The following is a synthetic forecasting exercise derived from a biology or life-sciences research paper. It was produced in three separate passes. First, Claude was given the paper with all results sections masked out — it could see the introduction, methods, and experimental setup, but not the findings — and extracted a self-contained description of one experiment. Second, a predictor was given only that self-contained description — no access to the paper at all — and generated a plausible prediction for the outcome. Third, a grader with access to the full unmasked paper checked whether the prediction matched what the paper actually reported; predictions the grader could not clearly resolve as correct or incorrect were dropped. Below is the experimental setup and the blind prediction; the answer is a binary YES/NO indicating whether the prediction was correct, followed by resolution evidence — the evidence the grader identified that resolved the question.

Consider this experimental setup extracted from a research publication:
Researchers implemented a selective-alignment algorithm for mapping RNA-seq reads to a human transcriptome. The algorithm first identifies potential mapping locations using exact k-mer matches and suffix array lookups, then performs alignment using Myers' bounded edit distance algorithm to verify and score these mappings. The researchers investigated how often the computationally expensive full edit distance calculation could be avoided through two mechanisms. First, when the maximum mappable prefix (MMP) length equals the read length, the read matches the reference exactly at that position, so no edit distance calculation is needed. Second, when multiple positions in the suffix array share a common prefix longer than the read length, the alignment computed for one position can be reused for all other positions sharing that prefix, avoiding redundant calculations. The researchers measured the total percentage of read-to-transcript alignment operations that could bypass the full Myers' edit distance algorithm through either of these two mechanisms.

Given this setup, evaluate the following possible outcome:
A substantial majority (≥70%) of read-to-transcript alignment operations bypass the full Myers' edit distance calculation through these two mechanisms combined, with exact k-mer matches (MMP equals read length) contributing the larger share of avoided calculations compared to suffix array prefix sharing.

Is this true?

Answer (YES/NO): NO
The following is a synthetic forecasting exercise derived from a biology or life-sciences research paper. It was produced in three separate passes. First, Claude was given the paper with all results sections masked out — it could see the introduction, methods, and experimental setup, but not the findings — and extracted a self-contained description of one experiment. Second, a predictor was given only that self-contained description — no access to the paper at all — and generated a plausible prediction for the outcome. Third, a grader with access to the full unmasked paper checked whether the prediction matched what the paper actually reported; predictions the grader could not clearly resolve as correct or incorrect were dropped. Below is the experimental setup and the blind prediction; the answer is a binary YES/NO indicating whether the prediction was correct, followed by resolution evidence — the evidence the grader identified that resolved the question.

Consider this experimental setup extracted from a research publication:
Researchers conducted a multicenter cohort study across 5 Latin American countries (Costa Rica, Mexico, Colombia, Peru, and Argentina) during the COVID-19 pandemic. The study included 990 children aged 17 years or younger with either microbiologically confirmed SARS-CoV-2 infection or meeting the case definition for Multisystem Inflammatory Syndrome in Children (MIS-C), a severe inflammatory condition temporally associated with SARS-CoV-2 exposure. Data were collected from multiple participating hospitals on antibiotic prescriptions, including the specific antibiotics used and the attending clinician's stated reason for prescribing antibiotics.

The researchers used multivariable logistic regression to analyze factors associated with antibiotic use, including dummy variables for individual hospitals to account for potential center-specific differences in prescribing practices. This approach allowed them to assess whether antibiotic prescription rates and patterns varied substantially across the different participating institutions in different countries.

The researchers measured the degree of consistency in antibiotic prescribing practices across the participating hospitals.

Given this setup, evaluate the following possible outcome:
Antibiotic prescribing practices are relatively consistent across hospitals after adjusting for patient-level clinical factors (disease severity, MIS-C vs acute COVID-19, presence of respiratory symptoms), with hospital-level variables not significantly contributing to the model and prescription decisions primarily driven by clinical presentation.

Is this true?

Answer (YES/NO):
= = = = =
◆ **Assignment**:
Every record must be transcribed precisely, down to the last character.

◆ **Response**:
The following is a synthetic forecasting exercise derived from a biology or life-sciences research paper. It was produced in three separate passes. First, Claude was given the paper with all results sections masked out — it could see the introduction, methods, and experimental setup, but not the findings — and extracted a self-contained description of one experiment. Second, a predictor was given only that self-contained description — no access to the paper at all — and generated a plausible prediction for the outcome. Third, a grader with access to the full unmasked paper checked whether the prediction matched what the paper actually reported; predictions the grader could not clearly resolve as correct or incorrect were dropped. Below is the experimental setup and the blind prediction; the answer is a binary YES/NO indicating whether the prediction was correct, followed by resolution evidence — the evidence the grader identified that resolved the question.

Consider this experimental setup extracted from a research publication:
Researchers implemented a selective-alignment algorithm for mapping RNA-seq reads to a human transcriptome. The algorithm first identifies potential mapping locations using exact k-mer matches and suffix array lookups, then performs alignment using Myers' bounded edit distance algorithm to verify and score these mappings. The researchers investigated how often the computationally expensive full edit distance calculation could be avoided through two mechanisms. First, when the maximum mappable prefix (MMP) length equals the read length, the read matches the reference exactly at that position, so no edit distance calculation is needed. Second, when multiple positions in the suffix array share a common prefix longer than the read length, the alignment computed for one position can be reused for all other positions sharing that prefix, avoiding redundant calculations. The researchers measured the total percentage of read-to-transcript alignment operations that could bypass the full Myers' edit distance algorithm through either of these two mechanisms.

Given this setup, evaluate the following possible outcome:
A substantial majority (≥70%) of read-to-transcript alignment operations bypass the full Myers' edit distance calculation through these two mechanisms combined, with exact k-mer matches (MMP equals read length) contributing the larger share of avoided calculations compared to suffix array prefix sharing.

Is this true?

Answer (YES/NO): NO
The following is a synthetic forecasting exercise derived from a biology or life-sciences research paper. It was produced in three separate passes. First, Claude was given the paper with all results sections masked out — it could see the introduction, methods, and experimental setup, but not the findings — and extracted a self-contained description of one experiment. Second, a predictor was given only that self-contained description — no access to the paper at all — and generated a plausible prediction for the outcome. Third, a grader with access to the full unmasked paper checked whether the prediction matched what the paper actually reported; predictions the grader could not clearly resolve as correct or incorrect were dropped. Below is the experimental setup and the blind prediction; the answer is a binary YES/NO indicating whether the prediction was correct, followed by resolution evidence — the evidence the grader identified that resolved the question.

Consider this experimental setup extracted from a research publication:
Researchers conducted a multicenter cohort study across 5 Latin American countries (Costa Rica, Mexico, Colombia, Peru, and Argentina) during the COVID-19 pandemic. The study included 990 children aged 17 years or younger with either microbiologically confirmed SARS-CoV-2 infection or meeting the case definition for Multisystem Inflammatory Syndrome in Children (MIS-C), a severe inflammatory condition temporally associated with SARS-CoV-2 exposure. Data were collected from multiple participating hospitals on antibiotic prescriptions, including the specific antibiotics used and the attending clinician's stated reason for prescribing antibiotics.

The researchers used multivariable logistic regression to analyze factors associated with antibiotic use, including dummy variables for individual hospitals to account for potential center-specific differences in prescribing practices. This approach allowed them to assess whether antibiotic prescription rates and patterns varied substantially across the different participating institutions in different countries.

The researchers measured the degree of consistency in antibiotic prescribing practices across the participating hospitals.

Given this setup, evaluate the following possible outcome:
Antibiotic prescribing practices are relatively consistent across hospitals after adjusting for patient-level clinical factors (disease severity, MIS-C vs acute COVID-19, presence of respiratory symptoms), with hospital-level variables not significantly contributing to the model and prescription decisions primarily driven by clinical presentation.

Is this true?

Answer (YES/NO):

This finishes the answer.